Kreuzberg.AsyncAPI (kreuzberg v4.4.2)

Copy Markdown View Source

Asynchronous extraction operations using Elixir Tasks.

This module provides Task-based async wrappers for all extraction operations, allowing concurrent document processing. Each function returns a Task that can be awaited using Task.await/2 to retrieve the extraction result.

This is useful for:

  • Processing multiple documents concurrently
  • Avoiding blocking operations in web requests
  • Building pipelines of extraction operations
  • Handling long-running extractions in background workers

Task-Based Approach

Each async function wraps the corresponding synchronous operation in Task.async/1, which schedules the work on the default task supervisor. Users have full control over task lifecycle using standard Task functions like Task.await/2 and Task.await_many/2.

Examples

# Extract a single document asynchronously
task = Kreuzberg.AsyncAPI.extract_async(pdf_binary, "application/pdf")
{:ok, result} = Task.await(task)

# Extract multiple documents concurrently
tasks = [
  Kreuzberg.AsyncAPI.extract_async(pdf1, "application/pdf"),
  Kreuzberg.AsyncAPI.extract_async(pdf2, "application/pdf"),
  Kreuzberg.AsyncAPI.extract_async(pdf3, "application/pdf")
]
results = Task.await_many(tasks)

# Extract files concurrently
tasks = ["doc1.pdf", "doc2.pdf", "doc3.pdf"]
  |> Enum.map(&Kreuzberg.AsyncAPI.extract_file_async/1)
{:ok, results} = Task.await_many(tasks)
         |> Enum.reduce({:ok, []}, fn
           {:ok, result}, {:ok, acc} -> {:ok, [result | acc]}
           {:error, reason}, _acc -> {:error, reason}
         end)

# Batch extract with configuration
files = ["file1.pdf", "file2.pdf"]
config = %Kreuzberg.ExtractionConfig{force_ocr: true}
task = Kreuzberg.AsyncAPI.batch_extract_files_async(files, "application/pdf", config)
{:ok, results} = Task.await(task)

Return Values

All functions return a Task that will contain:

  • {:ok, result} - Successful extraction
  • {:error, reason} - Extraction failure with error message

Users can handle errors by pattern matching on the awaited result.

● **Supplied information**

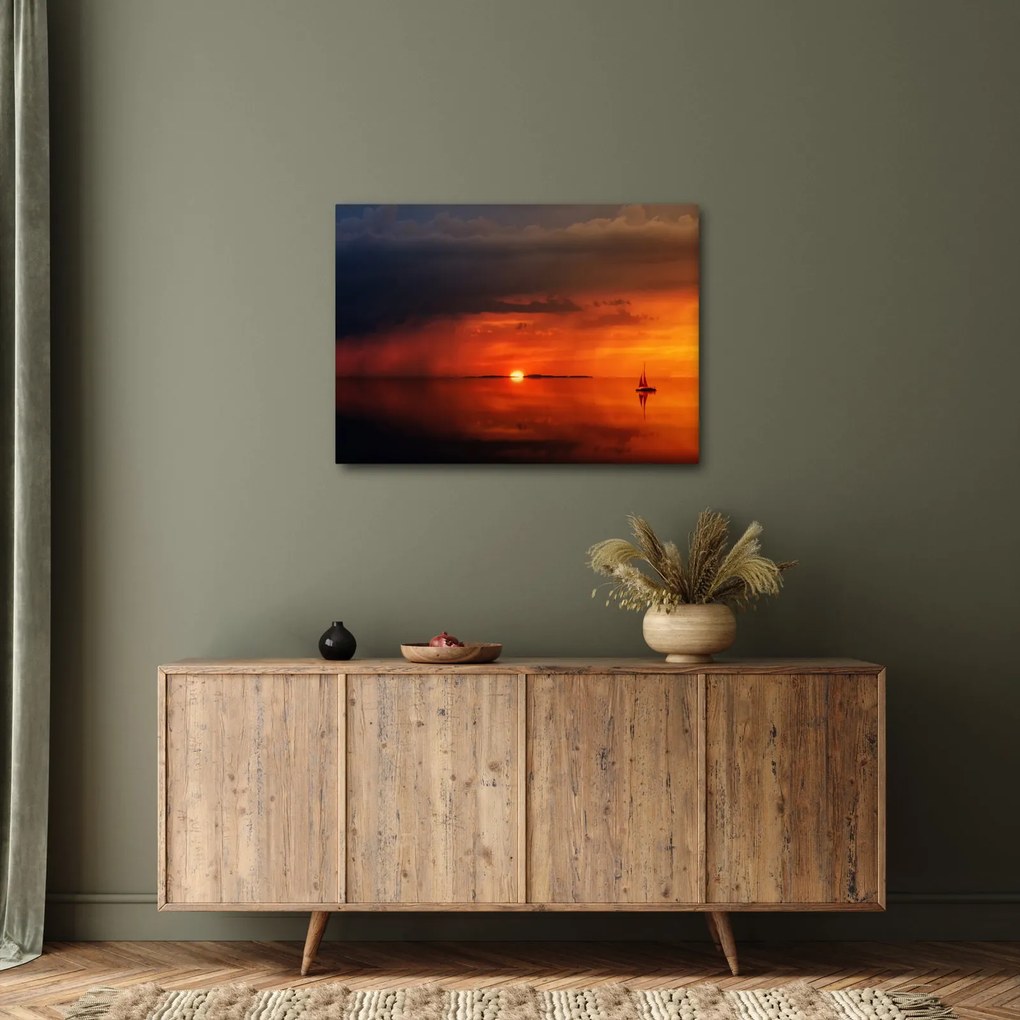 Tabloul apusului de soare cu barca (70x50 cm)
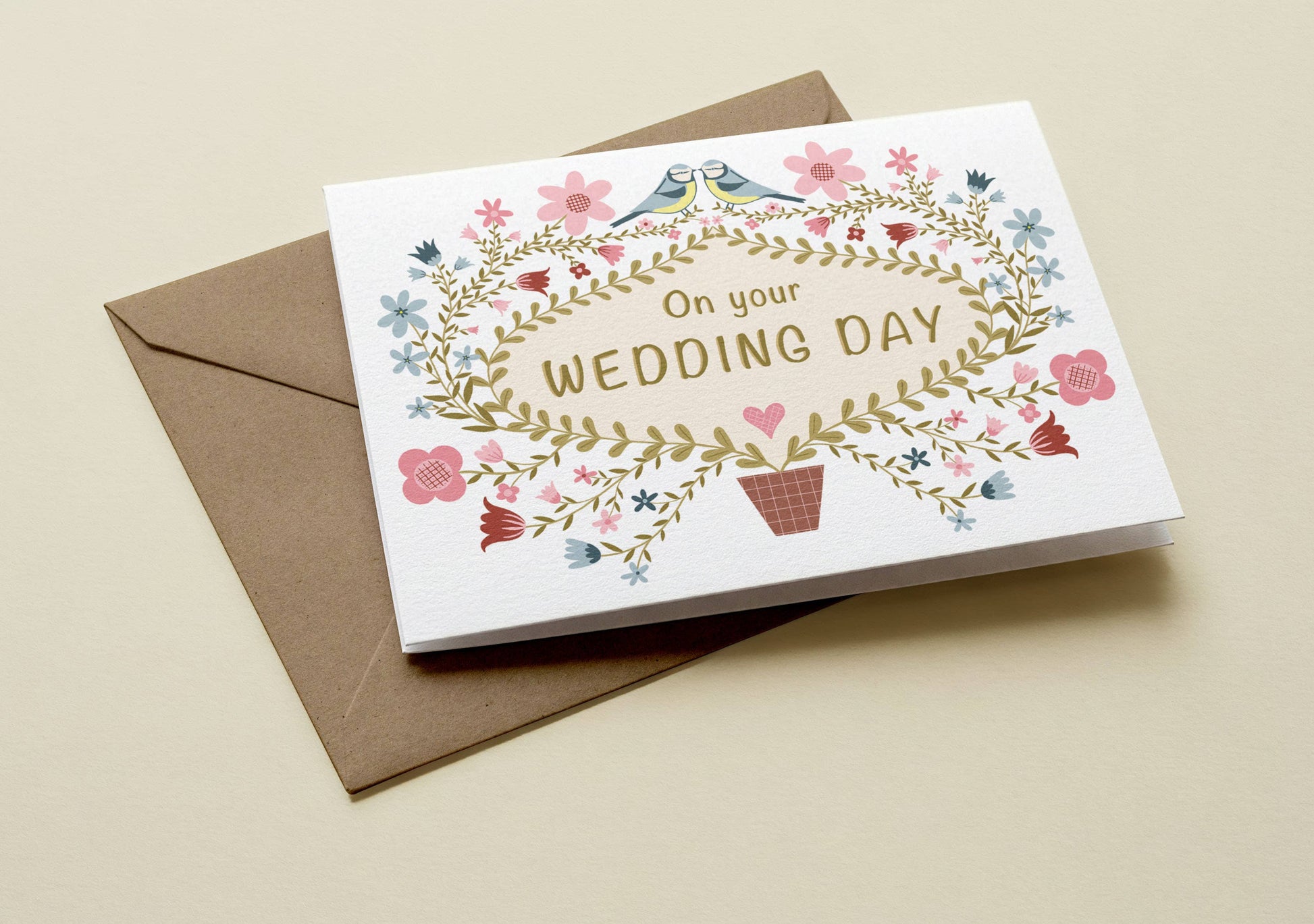 Folk Floral Wedding A6 Pastels Card lifestyle shot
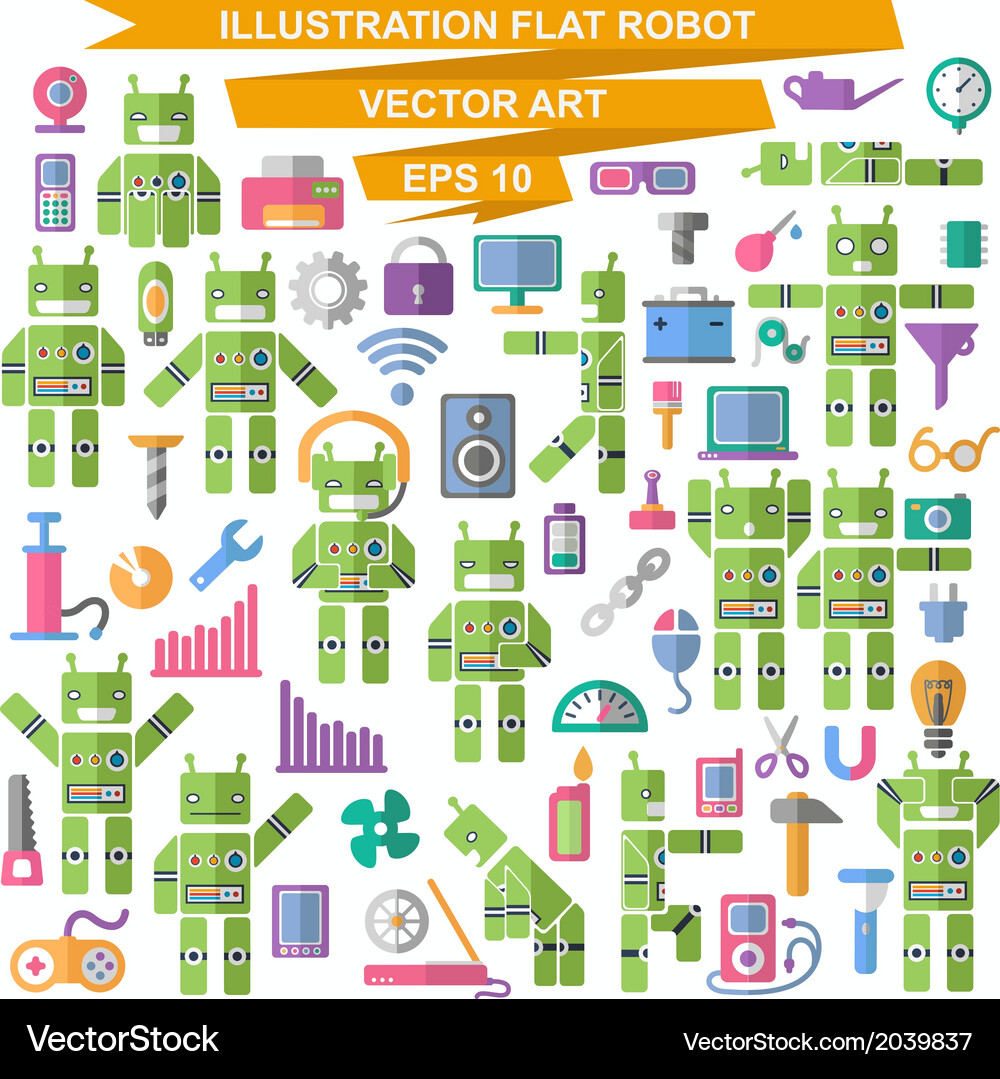 Robot Icons Set Vector Image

● **Work request 1**
List every use that the Kreuzberg.AsyncAPI page says the module is useful for.
● **Work request 2**
Carry on the Kreuzberg.AsyncAPI page from its last sentence.

● **Response area 1**
- Processing multiple documents concurrently
- Avoiding blocking operations in web requests
- Building pipelines of extraction operations
- Handling long-running extractions in background workers

● **Response area 2**
Configuration

All async functions accept the same configuration options as their synchronous counterparts:

Comparison with Synchronous API

OperationSyncAsync
Extract binaryKreuzberg.extract/2-3extract_async/2-3
Extract fileKreuzberg.extract_file/2-3extract_file_async/2-3
Batch extract filesKreuzberg.batch_extract_files/2-3batch_extract_files_async/2-3
Batch extract bytesKreuzberg.batch_extract_bytes/3-4batch_extract_bytes_async/3-4

Implementation Notes

  • Tasks are scheduled on the default task supervisor
  • No custom error handling is performed; errors are propagated as-is
  • Configuration validation happens when the task is awaited
  • Each async function is thread-safe and can be called from any process

Summary

Functions

Batch extract content from multiple binary inputs asynchronously.

Batch extract content from multiple files asynchronously.

Extract content from binary data asynchronously.

Extract content from a file asynchronously.

Functions

batch_extract_bytes_async(data_list, mime_types, config \\ nil)

@spec batch_extract_bytes_async(
  [binary()],
  String.t() | [String.t()],
  Kreuzberg.ExtractionConfig.t() | map() | keyword() | nil
) :: Task.t({:ok, [Kreuzberg.ExtractionResult.t()]} | {:error, String.t()})

Batch extract content from multiple binary inputs asynchronously.

Returns a Task that will perform batch binary extraction concurrently. The task can be awaited using Task.await/2 to retrieve a list of extraction results.

MIME types can be provided as a single type for all inputs or as a list with one MIME type per input.

Parameters

  • data_list - List of binary data inputs
  • mime_types - Single MIME type string (applied to all inputs) or list of MIME types
  • config - Optional ExtractionConfig struct, map, or keyword list (defaults to nil)

Returns

  • A Task that will resolve to {:ok, [ExtractionResult.t()]} or {:error, String.t()}

Examples

# Batch extract multiple PDFs from binary data
data_list = [pdf1_binary, pdf2_binary, pdf3_binary]
task = Kreuzberg.AsyncAPI.batch_extract_bytes_async(
  data_list,
  "application/pdf"
)
{:ok, results} = Task.await(task)

# With different MIME types for each input
data_list = [pdf_binary, docx_binary, txt_binary]
mime_types = ["application/pdf", "application/vnd.openxmlformats-officedocument.wordprocessingml.document", "text/plain"]
task = Kreuzberg.AsyncAPI.batch_extract_bytes_async(data_list, mime_types)
{:ok, results} = Task.await(task)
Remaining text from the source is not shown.